Benchmarking Hadoop Workloads
Designing a new Hadoop cluster or optimizing a running one is becoming an art! The high number of hardware and software configuration options such as on-premise vs. on-cloud clusters, SATA array vs. SSDs, distribution, and tuning more than 100 Hadoop parameters can greatly affect executions times, scalability, and of course the Total Cost of Ownership (TCO) of data processing! Benchmarking allows us to learn and plan how an application behaves and scales to the different configurations and loads, and how resources that are utilized in other to make better decisions and optimizations.

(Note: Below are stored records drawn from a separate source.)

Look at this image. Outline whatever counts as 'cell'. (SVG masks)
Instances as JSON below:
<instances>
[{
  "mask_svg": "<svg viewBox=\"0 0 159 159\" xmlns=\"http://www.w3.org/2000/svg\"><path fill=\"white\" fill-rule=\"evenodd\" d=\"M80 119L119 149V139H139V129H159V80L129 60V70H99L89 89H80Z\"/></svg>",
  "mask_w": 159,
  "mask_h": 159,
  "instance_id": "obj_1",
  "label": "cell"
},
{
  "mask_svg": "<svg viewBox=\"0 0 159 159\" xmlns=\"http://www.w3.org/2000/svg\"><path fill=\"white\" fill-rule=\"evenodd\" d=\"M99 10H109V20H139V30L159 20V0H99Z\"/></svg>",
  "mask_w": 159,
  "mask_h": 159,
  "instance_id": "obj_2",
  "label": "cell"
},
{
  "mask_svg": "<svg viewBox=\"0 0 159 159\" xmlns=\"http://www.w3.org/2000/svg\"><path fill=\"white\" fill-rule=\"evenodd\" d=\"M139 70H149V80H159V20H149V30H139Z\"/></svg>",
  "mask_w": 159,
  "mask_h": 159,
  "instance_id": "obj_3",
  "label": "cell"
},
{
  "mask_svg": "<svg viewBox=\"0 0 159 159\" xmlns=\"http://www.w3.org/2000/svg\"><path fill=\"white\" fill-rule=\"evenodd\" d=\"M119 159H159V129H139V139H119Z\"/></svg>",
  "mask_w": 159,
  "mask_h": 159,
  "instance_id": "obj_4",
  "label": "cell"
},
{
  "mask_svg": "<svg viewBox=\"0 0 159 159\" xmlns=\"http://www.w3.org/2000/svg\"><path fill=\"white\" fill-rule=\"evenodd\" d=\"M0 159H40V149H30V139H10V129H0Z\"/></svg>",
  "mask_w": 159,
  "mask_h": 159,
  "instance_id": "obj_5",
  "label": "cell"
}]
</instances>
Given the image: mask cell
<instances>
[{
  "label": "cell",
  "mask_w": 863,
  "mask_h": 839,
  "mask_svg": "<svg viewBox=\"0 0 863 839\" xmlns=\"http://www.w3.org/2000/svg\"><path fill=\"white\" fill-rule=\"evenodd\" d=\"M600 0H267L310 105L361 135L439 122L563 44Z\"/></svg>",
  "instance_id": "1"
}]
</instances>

This talk will present HiBench (https://github.com/intel-hadoop/HiBench) (https://github.com/intel-hadoop/HiBench), a benchmark suite developed by Intel which includes several ready to use benchmarks of different categories. Where we will see the different resource requirements such as I/O, Memory, or CPU requirements for each workload, and how Hadoop configurations can affect the total running time and TCO of the cluster. Results and insights will be discuss on how to improve the performance and reduce the TCO of clusters.
19:00 - Arrive at Itnig and meet other members
19:15 - Talk: Benchmarking Hadoop Workloads (by Nico Poggi)
19:45 - Q&A and dicussion of topics
20:00 - Networking, pizza and beers
About the presenter:
Nico Poggi (@ni_po (https://twitter.com/ni_po)) is an IT professional with focus on performance and scalability of Web and Data intensive applications. He is currently leading a new research project on upcoming architectures for data processing at the Barcelona Super Computing (BSC) and Microsoft Research joint center ( http://www.bscmsrc.eu/ ). Nicolas received his PhD at the BarcelonTech university (UPC) and combines both a pragmatic approach to performance and scalability with Machine Learning techniques. His publications can be found at: http://personals.ac.upc.edu/npoggi/